Decisão Judicial relevante para empresas optantes pelo regime do Lucro Presumido: A 1ª Vara Federal de Resende/RJ concedeu medida liminar em mandado de segurança para suspender a exigibilidade da majoração de 10% nas bases de presunção do IRPJ e da CSLL, prevista no art. 4º, §§ 4º, inciso VII, e 5º, da Lei Complementar nº 224/2025, bem como nos atos infralegais que a regulamentaram.
Principais fundamentos da decisão
O juízo reconheceu, em análise preliminar, que:
• O regime do lucro presumido possui fundamento legal no art. 44 do CTN e não configura benefício fiscal ou renúncia de receita, mas técnica legítima de apuração da base de cálculo.
• A equiparação do lucro presumido a incentivo fiscal, para justificar a majoração automática da base de cálculo, mostra-se juridicamente questionável.
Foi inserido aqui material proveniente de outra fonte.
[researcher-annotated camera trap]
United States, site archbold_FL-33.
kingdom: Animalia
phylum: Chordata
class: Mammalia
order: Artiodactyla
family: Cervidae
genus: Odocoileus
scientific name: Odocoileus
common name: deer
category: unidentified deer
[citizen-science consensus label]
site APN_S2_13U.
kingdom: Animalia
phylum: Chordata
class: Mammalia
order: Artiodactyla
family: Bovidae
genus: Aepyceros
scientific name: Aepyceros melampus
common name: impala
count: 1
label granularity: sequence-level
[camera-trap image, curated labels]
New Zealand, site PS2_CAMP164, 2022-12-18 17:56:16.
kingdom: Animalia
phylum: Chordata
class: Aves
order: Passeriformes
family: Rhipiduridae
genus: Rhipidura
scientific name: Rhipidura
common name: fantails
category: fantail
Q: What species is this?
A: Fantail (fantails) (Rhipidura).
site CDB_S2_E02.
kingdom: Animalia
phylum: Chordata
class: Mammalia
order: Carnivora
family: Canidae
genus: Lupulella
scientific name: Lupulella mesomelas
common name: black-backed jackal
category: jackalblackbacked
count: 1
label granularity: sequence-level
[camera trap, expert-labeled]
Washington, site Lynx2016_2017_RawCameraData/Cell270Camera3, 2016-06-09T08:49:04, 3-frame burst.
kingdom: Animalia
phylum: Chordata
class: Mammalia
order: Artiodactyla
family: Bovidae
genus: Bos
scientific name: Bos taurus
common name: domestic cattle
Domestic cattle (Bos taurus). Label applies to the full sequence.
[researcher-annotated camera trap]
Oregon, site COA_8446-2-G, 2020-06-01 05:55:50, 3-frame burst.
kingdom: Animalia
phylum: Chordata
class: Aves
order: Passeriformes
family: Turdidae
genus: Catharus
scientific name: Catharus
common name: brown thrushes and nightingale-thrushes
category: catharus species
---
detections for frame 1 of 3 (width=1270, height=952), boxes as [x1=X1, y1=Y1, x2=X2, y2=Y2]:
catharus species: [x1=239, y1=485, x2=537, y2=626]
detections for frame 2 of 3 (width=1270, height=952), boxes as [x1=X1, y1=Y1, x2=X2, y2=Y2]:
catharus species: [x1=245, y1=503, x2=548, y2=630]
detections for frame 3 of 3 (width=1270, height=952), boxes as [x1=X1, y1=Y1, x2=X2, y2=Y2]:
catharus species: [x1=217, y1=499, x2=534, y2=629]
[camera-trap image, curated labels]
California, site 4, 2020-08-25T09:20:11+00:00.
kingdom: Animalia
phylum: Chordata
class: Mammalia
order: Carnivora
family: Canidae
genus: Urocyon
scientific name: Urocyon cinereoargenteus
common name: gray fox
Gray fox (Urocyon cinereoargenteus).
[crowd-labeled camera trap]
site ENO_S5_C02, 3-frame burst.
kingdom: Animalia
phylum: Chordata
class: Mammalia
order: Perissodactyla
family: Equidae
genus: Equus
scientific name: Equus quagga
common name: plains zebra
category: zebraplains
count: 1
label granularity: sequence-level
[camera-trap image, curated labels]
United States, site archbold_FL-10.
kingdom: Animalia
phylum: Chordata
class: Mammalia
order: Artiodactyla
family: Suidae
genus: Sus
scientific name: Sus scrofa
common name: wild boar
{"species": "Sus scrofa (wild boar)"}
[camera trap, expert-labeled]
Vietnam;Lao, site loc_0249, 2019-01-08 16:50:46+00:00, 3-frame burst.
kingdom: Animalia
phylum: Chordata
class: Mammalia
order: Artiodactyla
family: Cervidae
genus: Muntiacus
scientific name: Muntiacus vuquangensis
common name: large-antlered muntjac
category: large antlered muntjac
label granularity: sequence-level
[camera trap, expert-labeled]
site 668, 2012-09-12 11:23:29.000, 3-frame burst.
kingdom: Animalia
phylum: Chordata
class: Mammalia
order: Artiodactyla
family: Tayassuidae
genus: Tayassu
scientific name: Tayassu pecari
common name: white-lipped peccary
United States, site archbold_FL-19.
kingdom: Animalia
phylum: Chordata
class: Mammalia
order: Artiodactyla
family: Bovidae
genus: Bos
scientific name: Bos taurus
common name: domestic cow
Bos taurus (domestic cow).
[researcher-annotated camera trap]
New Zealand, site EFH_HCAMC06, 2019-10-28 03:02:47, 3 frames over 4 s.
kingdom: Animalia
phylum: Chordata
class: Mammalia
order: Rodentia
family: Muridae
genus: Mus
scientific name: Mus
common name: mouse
• A elevação linear dos percentuais de presunção, vinculada apenas ao faturamento, sem demonstração de aumento da lucratividade, pode afrontar os princípios da capacidade contributiva, da legalidade tributária, da isonomia e da segurança jurídica.
• A alteração legislativa foi introduzida ao final do exercício, sem período de transição, afetando o planejamento tributário das empresas.
Efeitos práticos da liminar
Enquanto vigente a decisão:
• Fica suspensa a exigibilidade do crédito tributário relativo à majoração de 10% dos percentuais de presunção do IRPJ e da CSLL.
• As empresas abrangidas podem apurar e recolher os tributos com base nos percentuais anteriores, previstos na legislação de regência.
• A Receita Federal fica impedida de lavrar autos de infração, promover cobranças ou impor restrições cadastrais em razão do não recolhimento da parcela controvertida.
– Caso não haja deliberação até esse prazo, os valores distribuídos estarão sujeitos à nova tributação prevista na Lei nº 15.270/2025, à alíquota de 10%.
Pontos de atenção
Trata-se de decisão liminar, válida para o caso concreto, e ainda sujeita a revisão ao longo do processo. No entanto, o precedente é relevante e reforça a necessidade de avaliação jurídica individualizada por parte das empresas impactadas pela majoração.
De todo modo, como a lei foi sancionada apenas em 2026, este ano se apresenta como um período sensível para revisar e antecipar decisões patrimoniais.